--- Data section ---
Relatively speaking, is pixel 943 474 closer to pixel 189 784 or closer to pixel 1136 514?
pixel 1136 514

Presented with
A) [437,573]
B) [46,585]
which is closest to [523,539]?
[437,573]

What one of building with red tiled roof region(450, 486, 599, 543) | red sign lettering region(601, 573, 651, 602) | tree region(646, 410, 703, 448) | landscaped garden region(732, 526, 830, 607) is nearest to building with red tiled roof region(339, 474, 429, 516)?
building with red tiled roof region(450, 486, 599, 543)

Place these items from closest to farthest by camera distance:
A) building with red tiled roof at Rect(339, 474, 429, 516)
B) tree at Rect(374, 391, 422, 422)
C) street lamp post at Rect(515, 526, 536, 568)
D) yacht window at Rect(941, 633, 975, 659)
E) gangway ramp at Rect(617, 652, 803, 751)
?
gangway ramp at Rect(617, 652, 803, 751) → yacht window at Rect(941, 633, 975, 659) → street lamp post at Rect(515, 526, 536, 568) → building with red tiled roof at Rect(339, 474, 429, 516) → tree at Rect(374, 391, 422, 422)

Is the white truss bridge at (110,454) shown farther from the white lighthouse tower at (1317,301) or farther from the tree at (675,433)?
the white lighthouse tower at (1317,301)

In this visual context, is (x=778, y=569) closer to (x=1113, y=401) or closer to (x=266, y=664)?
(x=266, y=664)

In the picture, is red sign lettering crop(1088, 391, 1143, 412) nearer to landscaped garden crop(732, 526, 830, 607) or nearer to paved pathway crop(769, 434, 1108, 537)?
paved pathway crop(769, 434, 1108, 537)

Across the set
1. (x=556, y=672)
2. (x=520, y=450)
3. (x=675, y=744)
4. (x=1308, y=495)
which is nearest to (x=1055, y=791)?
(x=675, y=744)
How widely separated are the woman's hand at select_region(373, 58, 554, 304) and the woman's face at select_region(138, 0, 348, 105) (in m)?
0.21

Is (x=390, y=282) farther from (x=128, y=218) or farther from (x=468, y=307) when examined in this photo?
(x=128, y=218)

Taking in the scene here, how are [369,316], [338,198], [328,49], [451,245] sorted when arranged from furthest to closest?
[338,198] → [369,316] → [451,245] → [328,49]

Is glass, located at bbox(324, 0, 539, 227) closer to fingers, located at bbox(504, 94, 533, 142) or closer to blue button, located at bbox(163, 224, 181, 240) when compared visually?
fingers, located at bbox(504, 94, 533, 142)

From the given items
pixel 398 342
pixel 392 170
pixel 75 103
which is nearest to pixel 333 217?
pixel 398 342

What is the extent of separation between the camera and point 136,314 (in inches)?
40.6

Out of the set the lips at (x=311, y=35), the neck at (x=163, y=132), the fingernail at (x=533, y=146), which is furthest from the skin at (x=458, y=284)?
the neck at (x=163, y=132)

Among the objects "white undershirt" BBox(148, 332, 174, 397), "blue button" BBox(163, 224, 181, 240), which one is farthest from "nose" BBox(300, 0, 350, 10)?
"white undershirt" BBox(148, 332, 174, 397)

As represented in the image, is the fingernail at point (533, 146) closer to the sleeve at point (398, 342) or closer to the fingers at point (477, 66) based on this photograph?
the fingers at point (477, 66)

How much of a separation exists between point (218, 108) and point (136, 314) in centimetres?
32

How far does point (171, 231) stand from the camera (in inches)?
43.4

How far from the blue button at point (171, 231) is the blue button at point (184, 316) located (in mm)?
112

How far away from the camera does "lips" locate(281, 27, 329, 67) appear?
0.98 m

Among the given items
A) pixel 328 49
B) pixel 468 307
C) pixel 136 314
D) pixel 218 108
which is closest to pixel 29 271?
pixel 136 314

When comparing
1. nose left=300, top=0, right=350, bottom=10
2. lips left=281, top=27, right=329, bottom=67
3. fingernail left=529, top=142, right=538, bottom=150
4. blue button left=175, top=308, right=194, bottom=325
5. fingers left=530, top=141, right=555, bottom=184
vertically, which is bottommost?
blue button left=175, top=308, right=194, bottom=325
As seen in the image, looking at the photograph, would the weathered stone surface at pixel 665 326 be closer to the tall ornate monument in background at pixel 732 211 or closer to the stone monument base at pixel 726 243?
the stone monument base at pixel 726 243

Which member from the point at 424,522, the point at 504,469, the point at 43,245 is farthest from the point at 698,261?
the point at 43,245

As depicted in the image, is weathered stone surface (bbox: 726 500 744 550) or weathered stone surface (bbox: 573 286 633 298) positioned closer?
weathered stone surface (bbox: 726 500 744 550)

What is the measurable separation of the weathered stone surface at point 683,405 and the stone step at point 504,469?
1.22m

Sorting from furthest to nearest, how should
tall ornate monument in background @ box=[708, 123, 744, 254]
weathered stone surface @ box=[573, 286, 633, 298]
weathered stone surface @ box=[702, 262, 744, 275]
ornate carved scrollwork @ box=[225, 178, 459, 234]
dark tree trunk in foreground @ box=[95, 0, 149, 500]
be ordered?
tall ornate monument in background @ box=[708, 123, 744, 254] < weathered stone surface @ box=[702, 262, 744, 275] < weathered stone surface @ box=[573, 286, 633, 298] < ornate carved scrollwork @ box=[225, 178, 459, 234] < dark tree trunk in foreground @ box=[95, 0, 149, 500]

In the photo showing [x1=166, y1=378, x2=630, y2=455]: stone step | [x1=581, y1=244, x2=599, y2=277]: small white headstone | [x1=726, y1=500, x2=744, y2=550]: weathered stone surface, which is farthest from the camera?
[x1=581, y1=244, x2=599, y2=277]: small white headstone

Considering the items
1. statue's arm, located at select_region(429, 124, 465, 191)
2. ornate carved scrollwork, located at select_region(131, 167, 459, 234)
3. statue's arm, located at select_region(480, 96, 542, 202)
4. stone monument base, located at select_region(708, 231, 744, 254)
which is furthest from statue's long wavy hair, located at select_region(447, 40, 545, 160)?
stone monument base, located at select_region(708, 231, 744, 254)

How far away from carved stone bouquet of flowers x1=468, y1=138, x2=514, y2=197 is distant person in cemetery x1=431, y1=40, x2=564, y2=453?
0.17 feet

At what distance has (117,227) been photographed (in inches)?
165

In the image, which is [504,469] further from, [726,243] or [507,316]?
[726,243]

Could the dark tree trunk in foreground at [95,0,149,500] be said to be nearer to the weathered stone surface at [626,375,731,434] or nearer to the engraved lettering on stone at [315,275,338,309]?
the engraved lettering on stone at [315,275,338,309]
---
Work to be completed
Each entry above is to be quoted exactly.

The result
Relatively speaking, is pixel 943 474 closer to pixel 189 784 or closer to pixel 1136 514?
pixel 1136 514

Presented with
A) [437,573]
B) [46,585]
which is closest to [523,539]?
[437,573]

What one of building with red tiled roof region(450, 486, 599, 543) | red sign lettering region(601, 573, 651, 602) | tree region(646, 410, 703, 448) | landscaped garden region(732, 526, 830, 607) is nearest to building with red tiled roof region(339, 474, 429, 516)?
building with red tiled roof region(450, 486, 599, 543)

Place these items from closest to farthest by camera distance:
A) building with red tiled roof at Rect(339, 474, 429, 516)
B) tree at Rect(374, 391, 422, 422)
C) street lamp post at Rect(515, 526, 536, 568)
D) yacht window at Rect(941, 633, 975, 659)
E) gangway ramp at Rect(617, 652, 803, 751)
?
gangway ramp at Rect(617, 652, 803, 751) → yacht window at Rect(941, 633, 975, 659) → street lamp post at Rect(515, 526, 536, 568) → building with red tiled roof at Rect(339, 474, 429, 516) → tree at Rect(374, 391, 422, 422)

Is the white truss bridge at (110,454) shown farther from the white lighthouse tower at (1317,301) or farther from the tree at (675,433)?
the white lighthouse tower at (1317,301)

In this visual context, is (x=778, y=569) closer to (x=1113, y=401) or closer to (x=266, y=664)?
(x=266, y=664)

In the picture, is red sign lettering crop(1088, 391, 1143, 412) nearer to landscaped garden crop(732, 526, 830, 607) or nearer to paved pathway crop(769, 434, 1108, 537)?
paved pathway crop(769, 434, 1108, 537)

Across the set
1. (x=556, y=672)
2. (x=520, y=450)
3. (x=675, y=744)
4. (x=1308, y=495)
which is nearest to (x=1055, y=791)?
(x=675, y=744)
How widely separated are the woman's hand at select_region(373, 58, 554, 304) and the woman's face at select_region(138, 0, 348, 105) (in m)?
0.21

Is (x=390, y=282) farther from (x=128, y=218) or farther from (x=468, y=307) when examined in this photo?
(x=128, y=218)

Taking in the scene here, how are [369,316], [338,198], [328,49], [451,245] sorted when arranged from furthest to closest?
[338,198] → [369,316] → [451,245] → [328,49]

Is glass, located at bbox(324, 0, 539, 227) closer to fingers, located at bbox(504, 94, 533, 142) or closer to blue button, located at bbox(163, 224, 181, 240) when compared visually?
fingers, located at bbox(504, 94, 533, 142)

From the given items
pixel 398 342
pixel 392 170
pixel 75 103
which is nearest to pixel 333 217?
pixel 398 342

What is the extent of separation between the camera and point 136,314 (in inches)?
40.6

Out of the set the lips at (x=311, y=35), the neck at (x=163, y=132), the fingernail at (x=533, y=146), which is furthest from the skin at (x=458, y=284)?
the neck at (x=163, y=132)

Among the objects "white undershirt" BBox(148, 332, 174, 397), "blue button" BBox(163, 224, 181, 240), which one is farthest from "nose" BBox(300, 0, 350, 10)?
"white undershirt" BBox(148, 332, 174, 397)

As represented in the image, is the fingernail at point (533, 146) closer to the sleeve at point (398, 342) or closer to the fingers at point (477, 66) based on this photograph?
the fingers at point (477, 66)

How much of a separation exists between point (218, 108) and point (136, 314) in centimetres?
32

How far does point (171, 231) stand from the camera (in inches)?
43.4

How far from the blue button at point (171, 231) is the blue button at point (184, 316) located (in mm)?
112

How far away from the camera does "lips" locate(281, 27, 329, 67) appear?
0.98 m

Among the given items
A) pixel 328 49
B) pixel 468 307
C) pixel 136 314
D) pixel 218 108
which is closest to pixel 29 271?
pixel 136 314

When comparing
1. nose left=300, top=0, right=350, bottom=10
2. lips left=281, top=27, right=329, bottom=67
3. fingernail left=529, top=142, right=538, bottom=150
4. blue button left=175, top=308, right=194, bottom=325
5. fingers left=530, top=141, right=555, bottom=184
vertically, which is bottommost?
blue button left=175, top=308, right=194, bottom=325
As seen in the image, looking at the photograph, would the weathered stone surface at pixel 665 326 be closer to the tall ornate monument in background at pixel 732 211 or closer to the stone monument base at pixel 726 243?
the stone monument base at pixel 726 243

Which member from the point at 424,522, the point at 504,469, the point at 43,245 is farthest from the point at 698,261?
the point at 43,245

As depicted in the image, is weathered stone surface (bbox: 726 500 744 550) or weathered stone surface (bbox: 573 286 633 298) positioned closer?
weathered stone surface (bbox: 726 500 744 550)

What is the measurable separation of the weathered stone surface at point 683,405 and the stone step at point 504,469?
1.22m

Sorting from furthest to nearest, how should
tall ornate monument in background @ box=[708, 123, 744, 254]
weathered stone surface @ box=[573, 286, 633, 298]
weathered stone surface @ box=[702, 262, 744, 275]
ornate carved scrollwork @ box=[225, 178, 459, 234]
dark tree trunk in foreground @ box=[95, 0, 149, 500]
be ordered?
tall ornate monument in background @ box=[708, 123, 744, 254] < weathered stone surface @ box=[702, 262, 744, 275] < weathered stone surface @ box=[573, 286, 633, 298] < ornate carved scrollwork @ box=[225, 178, 459, 234] < dark tree trunk in foreground @ box=[95, 0, 149, 500]

In the photo showing [x1=166, y1=378, x2=630, y2=455]: stone step | [x1=581, y1=244, x2=599, y2=277]: small white headstone | [x1=726, y1=500, x2=744, y2=550]: weathered stone surface, which is farthest from the camera?
[x1=581, y1=244, x2=599, y2=277]: small white headstone

Considering the items
1. statue's arm, located at select_region(429, 124, 465, 191)
2. ornate carved scrollwork, located at select_region(131, 167, 459, 234)
3. statue's arm, located at select_region(480, 96, 542, 202)
4. stone monument base, located at select_region(708, 231, 744, 254)
which is furthest from statue's long wavy hair, located at select_region(447, 40, 545, 160)?
stone monument base, located at select_region(708, 231, 744, 254)

How far away from carved stone bouquet of flowers x1=468, y1=138, x2=514, y2=197 is distant person in cemetery x1=431, y1=40, x2=564, y2=453?
0.17 feet

At what distance has (117,227) been photographed (in inches)?
165

In the image, which is [504,469] further from, [726,243] or [507,316]?
[726,243]

Could the dark tree trunk in foreground at [95,0,149,500] be said to be nearer to the weathered stone surface at [626,375,731,434] or nearer to the engraved lettering on stone at [315,275,338,309]?
the engraved lettering on stone at [315,275,338,309]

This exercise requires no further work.